Reitero que o Sínodo não é um parlamento, o Sínodo não é uma investigação sobre
as opiniões; o Sínodo é um momento eclesial, e o protagonista do Sínodo é o
Espírito Santo. Se não estiver o Espírito, não haverá Sínodo.
Vivamos
este Sínodo no espírito da ardente oração que Jesus dirigiu ao Pai pelos seus:
«Para que todos sejam um só» (Jo 17, 21). É a isto que somos chamados: à
unidade, à comunhão, à fraternidade que nasce de nos sentirmos abraçados pelo
único amor de Deus. Todos indistintamente, mas em particular nós, Pastores –
assim escreve São Cipriano –, «devemos manter e reivindicar com firmeza esta
unidade, sobretudo nós Bispos que temos a presidência na Igreja, para dar
provas de que o próprio episcopado também é uno e indiviso» (De Ecclesiae
Catholicae Unitate, 5). Por isso, no único Povo de Deus, caminhemos em conjunto
para fazer a experiência duma Igreja que recebe e vive o dom da unidade e se
abre à voz do Espírito.
As
palavras-chave do Sínodo são três: comunhão, participação, missão. Comunhão e
missão são expressões teológicas que designam – e é bom recordá-lo – o mistério
da Igreja. O Concílio Vaticano II esclareceu que a comunhão exprime a própria
natureza da Igreja e, ao mesmo tempo, afirmou que a Igreja recebeu «a missão de
anunciar e instaurar o reino de Cristo e de Deus em todos os povos e constitui
o germe e o princípio deste mesmo Reino na terra» (Lumen gentium, 5).
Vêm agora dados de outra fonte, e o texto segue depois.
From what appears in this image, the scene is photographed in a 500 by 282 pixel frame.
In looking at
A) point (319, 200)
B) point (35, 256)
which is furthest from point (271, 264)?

Através
destas duas palavras, a Igreja contempla e imita a vida da Santíssima Trindade,
mistério de comunhão ad intra e fonte de missão ad extra. Depois dum tempo de
reflexões doutrinais, teológicas e pastorais que caraterizaram a receção do Vaticano
II, São Paulo VI quis condensar precisamente nestas duas palavras – comunhão e
missão – «as linhas mestras, enunciadas pelo Concílio». Com efeito, ao
comemorar a abertura do mesmo, afirmou que as linhas gerais foram «a comunhão,
ou seja, a coesão e a plenitude interior, na graça, na verdade e na colaboração
(…); e a missão, ou seja, o compromisso apostólico para com o mundo
contemporâneo» (Angelus, 11/X/1970), que não é proselitismo.
Ao
encerrar o Sínodo de 1985, vinte anos depois da conclusão da assembleia
conciliar, também São João Paulo II quis reafirmar que a natureza da Igreja é a
koinonia: dela brota a missão de ser sinal de união íntima da família humana
com Deus. E acrescentou: «Convém sumamente que na Igreja se celebrem Sínodos
ordinários e, se for necessário, também extraordinários», os quais, para dar
fruto, devem ser bem preparados, «a saber, é preciso que nas Igrejas locais se
trabalhe pela sua preparação com participação de todos» (Discurso de
encerramento da II Assembleia Extraordinária do Sínodo dos Bispos,
07/XII/1985). E aqui temos a terceira palavra: participação. Comunhão e missão
correm o risco de permanecer termos meio abstratos, se não se cultiva uma
práxis eclesial que se exprima em ações concretas de sinodalidade em cada etapa
do caminho e da atividade, promovendo o efetivo envolvimento de todos e cada
um. Naturalmente celebrar um Sínodo é sempre bom e importante, mas só é
verdadeiramente fecundo se se tornar expressão viva do ser Igreja, dum agir
caraterizado por verdadeira participação.
E isto,
não por exigências de estilo, mas de fé. A participação é uma exigência da fé
batismal. De facto – como afirma o apóstolo Paulo – «num só Espírito, fomos
todos batizados para formar um só corpo» (1 Cor 12, 13). O ponto de partida, no
corpo eclesial, é este e mais nenhum: o Batismo. Dele, nossa fonte de vida,
deriva a igual dignidade dos filhos de Deus, embora na diferença de ministérios
e carismas. Por isso, todos somos chamados a participar na vida da Igreja e na
sua missão. Se falta uma participação real de todo o Povo de Deus, os discursos
sobre a comunhão arriscam-se a não passar de pias intenções. Neste aspecto,
deram-se alguns passos em frente, mas sente-se ainda uma certa dificuldade e
somos obrigados a registar o mal-estar e a tribulação de muitos agentes
pastorais, dos organismos de participação das dioceses e paróquias, das
mulheres que muitas vezes ainda são deixadas à margem. Participarem todos: é um
compromisso eclesial irrenunciável! Para todos os batizados, este é o cartão de
identidade: o Batismo.
Entretanto, o Sínodo ao mesmo tempo que nos proporciona uma grande oportunidade para a conversão pastoral em chave missionária e também ecuménica, não está isento de alguns riscos. Menciono três:
-O primeiro é o risco do formalismo. Pode-se
reduzir um Sínodo a um evento extraordinário, mas de fachada, precisamente como
se alguém ficasse a olhar a bela fachada duma igreja sem nunca entrar nela.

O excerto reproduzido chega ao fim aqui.